De bladvretende rups van Duponchelia kan voor siertelers een ware plaag zijn. Een aangevreten gewas leidt onherroepelijk tot economische schade. Gelukkig zijn de rupsen met Delfin goed te bestrijden. Vorig jaar zijn de eerste ervaringen met dit nieuwe middel opgedaan. Biobest adviseur Stefan Bohté licht telers in op een juist gebruik van het bacteriepreparaat.
"De werking van Delfin is gelijk aan andere BT-middelen. Het preparaat wordt op de bladeren gespoten. Rupsen eten de sporen en kristallen op waarna het in hun spijsverteringskanaal wordt omgezet in toxines. Die zorgen ervoor dat ze doodgaan. Stefan merkt echter op dat Duponchelia niet alleen op de bladeren aanwezig is, maar ook lager in het gewas gezien wordt."
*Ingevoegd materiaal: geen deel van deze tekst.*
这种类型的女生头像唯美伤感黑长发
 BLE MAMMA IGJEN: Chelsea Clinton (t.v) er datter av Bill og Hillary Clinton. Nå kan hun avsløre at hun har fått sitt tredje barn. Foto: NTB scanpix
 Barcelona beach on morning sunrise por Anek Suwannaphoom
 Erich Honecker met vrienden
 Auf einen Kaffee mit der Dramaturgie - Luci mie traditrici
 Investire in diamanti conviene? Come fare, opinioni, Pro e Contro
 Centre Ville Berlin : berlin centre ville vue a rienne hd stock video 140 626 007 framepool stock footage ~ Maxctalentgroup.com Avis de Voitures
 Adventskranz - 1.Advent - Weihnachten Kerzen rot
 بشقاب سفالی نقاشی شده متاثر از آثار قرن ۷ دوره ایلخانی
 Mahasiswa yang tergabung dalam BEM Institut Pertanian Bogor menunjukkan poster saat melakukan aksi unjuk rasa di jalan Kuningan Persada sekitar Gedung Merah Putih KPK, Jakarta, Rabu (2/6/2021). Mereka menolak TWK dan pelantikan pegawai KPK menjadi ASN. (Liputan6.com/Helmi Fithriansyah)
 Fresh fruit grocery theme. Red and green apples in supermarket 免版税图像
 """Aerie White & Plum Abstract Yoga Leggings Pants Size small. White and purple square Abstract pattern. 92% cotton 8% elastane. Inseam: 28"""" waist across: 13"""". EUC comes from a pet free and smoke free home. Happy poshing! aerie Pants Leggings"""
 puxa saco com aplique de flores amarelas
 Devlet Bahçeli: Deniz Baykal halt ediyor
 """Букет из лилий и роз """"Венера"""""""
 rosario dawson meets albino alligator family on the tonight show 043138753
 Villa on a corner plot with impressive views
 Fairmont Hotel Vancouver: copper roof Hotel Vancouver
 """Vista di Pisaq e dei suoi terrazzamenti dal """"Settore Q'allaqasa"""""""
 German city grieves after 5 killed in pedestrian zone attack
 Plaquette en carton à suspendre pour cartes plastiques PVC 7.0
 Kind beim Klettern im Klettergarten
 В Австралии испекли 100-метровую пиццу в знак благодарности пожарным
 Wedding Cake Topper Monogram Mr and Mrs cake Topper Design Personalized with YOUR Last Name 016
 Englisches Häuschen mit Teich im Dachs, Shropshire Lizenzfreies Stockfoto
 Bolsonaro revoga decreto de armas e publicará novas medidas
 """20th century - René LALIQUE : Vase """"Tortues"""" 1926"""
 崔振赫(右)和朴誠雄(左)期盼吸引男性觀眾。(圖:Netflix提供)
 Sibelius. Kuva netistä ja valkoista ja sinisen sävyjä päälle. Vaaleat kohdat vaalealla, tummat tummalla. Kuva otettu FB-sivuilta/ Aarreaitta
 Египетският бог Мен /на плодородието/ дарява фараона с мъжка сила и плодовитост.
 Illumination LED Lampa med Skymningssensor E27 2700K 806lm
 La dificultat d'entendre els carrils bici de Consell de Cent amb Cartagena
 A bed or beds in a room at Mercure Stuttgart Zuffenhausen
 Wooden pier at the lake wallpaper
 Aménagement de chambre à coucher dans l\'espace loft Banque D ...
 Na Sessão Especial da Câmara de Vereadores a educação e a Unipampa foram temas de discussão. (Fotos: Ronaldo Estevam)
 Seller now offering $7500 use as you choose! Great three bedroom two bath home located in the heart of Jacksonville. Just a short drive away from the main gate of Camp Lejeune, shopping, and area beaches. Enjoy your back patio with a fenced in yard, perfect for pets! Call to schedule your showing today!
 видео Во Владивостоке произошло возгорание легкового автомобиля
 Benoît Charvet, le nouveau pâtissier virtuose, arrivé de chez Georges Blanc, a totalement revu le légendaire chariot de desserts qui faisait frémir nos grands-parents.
Behandel plant tot aan de wortelhals
“Het is daarom belangrijk om bij behandeling de hele plant te raken. Bespuit dus tot aan de wortelhals. Ofwel: hoe meer gewas je raakt, hoe beter de rups bestreden wordt.” Stefan adviseert om de plant voldoende nat te maken. Dat kan met een oplossing van 1500 liter per ha waarbij 100 liter water 50 gram middel bevat. Kijk daarvoor op het etiket. “Indien de plant tot aan de wortelhals bespoten wordt, zien we in de praktijk dat met de toegestane 3 behandelingen voldoende afdoding wordt bereikt.”
Afwisselen
“Na het wegvallen van diverse chemische middelen, biedt Delfin een betrouwbaar alternatief. Zeker in combinatie met andere BT-preparaten.” BT staat voor Bacillus thuringiensis, het oudste en bekendste biologische gewasbeschermingsmiddel. Delfin bevat de BTK-variant, namelijk de subsoort kurstaki. Het middel is daardoor een goede aanvulling op het productgamma van Biobest, dat ook een BTA-middel aanbiedt met de subsoort aizawai. Elke subsoort heeft een ander effect op rupsen, zodat de middelen complementair zijn. Stefan: “Om de effectiviteit van de BTA en BTK naar de toekomst te behouden, is het verstandig om deze middelen met elkaar af te wisselen.”